>> START Exercise input

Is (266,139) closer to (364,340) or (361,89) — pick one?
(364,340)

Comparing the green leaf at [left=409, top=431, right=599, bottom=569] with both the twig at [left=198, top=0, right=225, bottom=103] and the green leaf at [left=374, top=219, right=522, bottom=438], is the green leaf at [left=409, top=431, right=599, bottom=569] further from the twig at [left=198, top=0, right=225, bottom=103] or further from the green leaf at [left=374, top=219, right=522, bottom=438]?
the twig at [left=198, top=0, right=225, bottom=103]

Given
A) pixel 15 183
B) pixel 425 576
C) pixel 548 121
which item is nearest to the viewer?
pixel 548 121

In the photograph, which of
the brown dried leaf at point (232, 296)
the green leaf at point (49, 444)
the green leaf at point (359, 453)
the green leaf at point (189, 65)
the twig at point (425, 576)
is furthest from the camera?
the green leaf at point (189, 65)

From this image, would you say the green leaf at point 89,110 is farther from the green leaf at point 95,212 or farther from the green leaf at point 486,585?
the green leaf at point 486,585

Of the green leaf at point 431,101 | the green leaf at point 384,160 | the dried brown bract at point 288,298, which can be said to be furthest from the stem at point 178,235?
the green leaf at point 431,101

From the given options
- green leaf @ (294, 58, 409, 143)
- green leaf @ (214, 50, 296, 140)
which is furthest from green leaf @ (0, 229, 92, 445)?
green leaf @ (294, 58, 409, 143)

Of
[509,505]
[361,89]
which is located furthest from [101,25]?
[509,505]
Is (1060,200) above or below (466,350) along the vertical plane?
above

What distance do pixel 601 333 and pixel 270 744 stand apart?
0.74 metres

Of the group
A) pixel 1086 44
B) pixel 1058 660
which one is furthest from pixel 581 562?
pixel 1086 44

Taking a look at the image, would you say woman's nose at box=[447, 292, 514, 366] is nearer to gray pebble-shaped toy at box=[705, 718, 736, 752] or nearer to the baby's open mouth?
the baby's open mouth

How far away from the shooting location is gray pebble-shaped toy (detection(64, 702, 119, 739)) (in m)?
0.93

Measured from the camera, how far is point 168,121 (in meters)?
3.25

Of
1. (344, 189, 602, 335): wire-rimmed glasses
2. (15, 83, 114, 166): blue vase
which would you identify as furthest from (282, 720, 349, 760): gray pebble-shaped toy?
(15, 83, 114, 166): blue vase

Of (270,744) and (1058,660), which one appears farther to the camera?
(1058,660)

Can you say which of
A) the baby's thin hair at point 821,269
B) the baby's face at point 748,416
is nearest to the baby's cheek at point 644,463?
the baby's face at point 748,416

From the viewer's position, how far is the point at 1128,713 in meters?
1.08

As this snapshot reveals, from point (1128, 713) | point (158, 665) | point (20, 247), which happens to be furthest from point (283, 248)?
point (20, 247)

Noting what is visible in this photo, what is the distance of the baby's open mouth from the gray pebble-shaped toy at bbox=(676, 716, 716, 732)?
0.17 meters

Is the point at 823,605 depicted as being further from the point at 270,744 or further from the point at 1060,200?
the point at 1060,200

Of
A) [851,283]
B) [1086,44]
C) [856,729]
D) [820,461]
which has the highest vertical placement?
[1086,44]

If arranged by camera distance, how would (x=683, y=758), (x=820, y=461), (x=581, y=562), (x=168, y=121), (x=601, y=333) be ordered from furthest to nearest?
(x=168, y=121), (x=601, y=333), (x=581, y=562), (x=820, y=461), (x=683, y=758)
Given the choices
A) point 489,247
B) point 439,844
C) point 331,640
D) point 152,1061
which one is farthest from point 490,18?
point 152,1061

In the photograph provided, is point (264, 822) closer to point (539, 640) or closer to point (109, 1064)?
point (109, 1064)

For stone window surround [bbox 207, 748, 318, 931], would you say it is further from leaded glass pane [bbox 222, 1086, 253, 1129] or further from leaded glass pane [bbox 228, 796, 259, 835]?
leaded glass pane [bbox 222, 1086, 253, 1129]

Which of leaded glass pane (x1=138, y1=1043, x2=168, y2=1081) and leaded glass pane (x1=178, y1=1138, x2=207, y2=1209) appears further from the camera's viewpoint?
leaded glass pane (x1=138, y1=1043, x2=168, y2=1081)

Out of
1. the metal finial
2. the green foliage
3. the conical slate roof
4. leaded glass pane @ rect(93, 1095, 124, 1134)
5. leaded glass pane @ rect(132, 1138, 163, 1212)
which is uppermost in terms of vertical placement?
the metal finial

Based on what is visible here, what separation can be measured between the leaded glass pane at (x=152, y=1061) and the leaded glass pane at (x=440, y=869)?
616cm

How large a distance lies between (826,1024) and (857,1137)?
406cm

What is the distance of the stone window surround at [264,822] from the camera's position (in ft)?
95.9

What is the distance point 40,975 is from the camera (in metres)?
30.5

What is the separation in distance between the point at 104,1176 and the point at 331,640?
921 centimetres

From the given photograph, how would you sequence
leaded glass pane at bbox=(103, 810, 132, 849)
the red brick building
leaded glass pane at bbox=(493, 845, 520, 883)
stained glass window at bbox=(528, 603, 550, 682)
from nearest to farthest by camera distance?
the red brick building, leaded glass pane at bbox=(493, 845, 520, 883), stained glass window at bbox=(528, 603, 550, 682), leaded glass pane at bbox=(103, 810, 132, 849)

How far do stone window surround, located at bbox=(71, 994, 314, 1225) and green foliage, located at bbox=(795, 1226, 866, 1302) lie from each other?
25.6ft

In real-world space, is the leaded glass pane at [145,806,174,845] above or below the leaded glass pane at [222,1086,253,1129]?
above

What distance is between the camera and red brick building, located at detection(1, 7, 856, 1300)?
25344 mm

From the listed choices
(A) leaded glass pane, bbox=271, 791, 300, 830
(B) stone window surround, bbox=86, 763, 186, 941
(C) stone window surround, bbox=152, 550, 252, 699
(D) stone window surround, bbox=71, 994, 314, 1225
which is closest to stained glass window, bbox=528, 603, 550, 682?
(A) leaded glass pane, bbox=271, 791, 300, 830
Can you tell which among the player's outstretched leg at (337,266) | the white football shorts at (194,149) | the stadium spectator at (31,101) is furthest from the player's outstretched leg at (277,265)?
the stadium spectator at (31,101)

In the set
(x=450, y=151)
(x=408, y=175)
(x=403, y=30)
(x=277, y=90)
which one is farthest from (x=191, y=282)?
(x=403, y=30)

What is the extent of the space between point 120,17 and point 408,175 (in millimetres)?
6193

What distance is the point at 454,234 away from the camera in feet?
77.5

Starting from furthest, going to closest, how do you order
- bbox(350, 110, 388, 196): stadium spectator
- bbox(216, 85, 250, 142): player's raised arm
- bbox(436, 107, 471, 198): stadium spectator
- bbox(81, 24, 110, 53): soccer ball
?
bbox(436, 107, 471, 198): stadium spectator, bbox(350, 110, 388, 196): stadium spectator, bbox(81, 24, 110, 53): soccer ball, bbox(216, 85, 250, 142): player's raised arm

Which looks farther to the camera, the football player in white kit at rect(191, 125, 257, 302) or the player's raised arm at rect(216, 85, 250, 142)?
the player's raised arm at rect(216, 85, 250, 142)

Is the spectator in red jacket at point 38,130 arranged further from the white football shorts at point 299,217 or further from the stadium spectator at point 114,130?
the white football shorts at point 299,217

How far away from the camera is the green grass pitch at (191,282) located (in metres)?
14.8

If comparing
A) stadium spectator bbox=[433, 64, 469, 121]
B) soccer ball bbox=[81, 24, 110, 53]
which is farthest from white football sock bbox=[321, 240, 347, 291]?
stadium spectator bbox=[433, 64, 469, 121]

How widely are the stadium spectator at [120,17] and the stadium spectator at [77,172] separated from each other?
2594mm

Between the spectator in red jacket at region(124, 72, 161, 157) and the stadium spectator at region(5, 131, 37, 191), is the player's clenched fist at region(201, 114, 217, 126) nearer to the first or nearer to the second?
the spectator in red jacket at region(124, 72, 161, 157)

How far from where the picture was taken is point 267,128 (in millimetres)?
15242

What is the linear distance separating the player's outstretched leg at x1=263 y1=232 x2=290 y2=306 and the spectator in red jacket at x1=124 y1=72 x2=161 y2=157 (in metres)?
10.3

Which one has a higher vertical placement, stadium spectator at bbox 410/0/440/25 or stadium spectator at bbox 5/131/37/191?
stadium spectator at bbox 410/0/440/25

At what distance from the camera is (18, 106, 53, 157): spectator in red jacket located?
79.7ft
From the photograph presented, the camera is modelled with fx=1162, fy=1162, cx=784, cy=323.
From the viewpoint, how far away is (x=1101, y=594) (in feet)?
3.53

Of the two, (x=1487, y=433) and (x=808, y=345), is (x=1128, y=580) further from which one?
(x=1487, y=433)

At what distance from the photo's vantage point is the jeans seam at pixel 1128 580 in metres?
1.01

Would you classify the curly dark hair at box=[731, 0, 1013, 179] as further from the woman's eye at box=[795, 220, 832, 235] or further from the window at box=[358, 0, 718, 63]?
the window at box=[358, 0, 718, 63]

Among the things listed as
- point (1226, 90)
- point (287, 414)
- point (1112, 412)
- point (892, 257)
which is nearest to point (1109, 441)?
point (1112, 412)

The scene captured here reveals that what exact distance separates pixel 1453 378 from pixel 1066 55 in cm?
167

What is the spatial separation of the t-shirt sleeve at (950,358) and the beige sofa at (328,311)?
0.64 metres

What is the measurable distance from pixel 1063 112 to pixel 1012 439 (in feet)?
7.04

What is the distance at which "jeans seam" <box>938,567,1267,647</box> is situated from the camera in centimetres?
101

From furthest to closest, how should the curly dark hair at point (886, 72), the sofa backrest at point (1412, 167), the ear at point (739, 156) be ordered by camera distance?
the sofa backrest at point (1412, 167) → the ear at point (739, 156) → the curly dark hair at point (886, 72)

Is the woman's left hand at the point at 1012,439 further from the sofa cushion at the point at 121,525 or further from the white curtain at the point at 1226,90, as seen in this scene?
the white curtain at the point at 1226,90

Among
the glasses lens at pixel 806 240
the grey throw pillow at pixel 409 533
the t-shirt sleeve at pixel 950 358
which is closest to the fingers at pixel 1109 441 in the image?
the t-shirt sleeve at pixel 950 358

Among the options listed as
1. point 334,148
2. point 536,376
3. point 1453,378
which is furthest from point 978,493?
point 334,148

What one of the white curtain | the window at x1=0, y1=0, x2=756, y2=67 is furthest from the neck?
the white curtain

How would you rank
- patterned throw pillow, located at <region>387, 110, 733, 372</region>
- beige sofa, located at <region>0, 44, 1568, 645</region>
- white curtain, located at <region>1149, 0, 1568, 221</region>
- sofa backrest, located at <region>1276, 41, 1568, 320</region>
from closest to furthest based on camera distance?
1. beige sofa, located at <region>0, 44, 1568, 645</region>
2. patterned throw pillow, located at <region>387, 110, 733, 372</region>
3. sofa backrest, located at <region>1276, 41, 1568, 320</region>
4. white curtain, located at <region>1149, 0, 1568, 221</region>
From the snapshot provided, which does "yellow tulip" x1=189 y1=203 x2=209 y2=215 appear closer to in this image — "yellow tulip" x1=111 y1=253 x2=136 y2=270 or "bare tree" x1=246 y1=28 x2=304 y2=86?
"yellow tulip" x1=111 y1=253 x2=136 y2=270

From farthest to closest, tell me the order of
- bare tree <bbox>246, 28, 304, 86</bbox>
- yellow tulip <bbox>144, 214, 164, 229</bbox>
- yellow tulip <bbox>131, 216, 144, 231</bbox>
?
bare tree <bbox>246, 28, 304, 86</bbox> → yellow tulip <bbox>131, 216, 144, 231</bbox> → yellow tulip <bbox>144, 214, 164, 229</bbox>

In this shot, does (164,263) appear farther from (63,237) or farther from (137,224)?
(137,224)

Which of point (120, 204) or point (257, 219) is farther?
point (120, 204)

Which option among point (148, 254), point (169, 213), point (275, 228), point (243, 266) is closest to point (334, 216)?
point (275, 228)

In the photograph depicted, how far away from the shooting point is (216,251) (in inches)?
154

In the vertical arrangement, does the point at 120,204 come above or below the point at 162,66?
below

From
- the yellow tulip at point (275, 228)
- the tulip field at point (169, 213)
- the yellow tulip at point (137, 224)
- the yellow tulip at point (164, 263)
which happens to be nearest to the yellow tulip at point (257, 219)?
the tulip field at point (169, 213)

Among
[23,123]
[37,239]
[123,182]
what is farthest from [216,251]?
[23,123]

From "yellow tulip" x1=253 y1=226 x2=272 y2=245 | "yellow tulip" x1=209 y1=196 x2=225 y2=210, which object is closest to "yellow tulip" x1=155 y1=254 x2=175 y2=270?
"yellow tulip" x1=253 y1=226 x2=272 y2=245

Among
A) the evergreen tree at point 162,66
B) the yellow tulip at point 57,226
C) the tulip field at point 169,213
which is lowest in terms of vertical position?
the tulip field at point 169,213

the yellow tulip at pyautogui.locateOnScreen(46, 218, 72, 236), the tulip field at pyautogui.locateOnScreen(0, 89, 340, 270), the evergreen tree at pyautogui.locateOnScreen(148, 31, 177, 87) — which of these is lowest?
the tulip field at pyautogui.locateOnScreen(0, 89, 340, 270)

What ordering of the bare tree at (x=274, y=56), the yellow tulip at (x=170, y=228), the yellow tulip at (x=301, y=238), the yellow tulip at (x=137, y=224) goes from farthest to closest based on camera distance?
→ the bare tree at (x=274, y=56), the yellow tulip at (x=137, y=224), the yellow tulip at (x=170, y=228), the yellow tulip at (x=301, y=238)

>> END Exercise input

▶ [Exercise goal]: How many lines in the entries above contain the string "image"? Case must match. Reply with the number alone.

▶ [Correct answer]: 4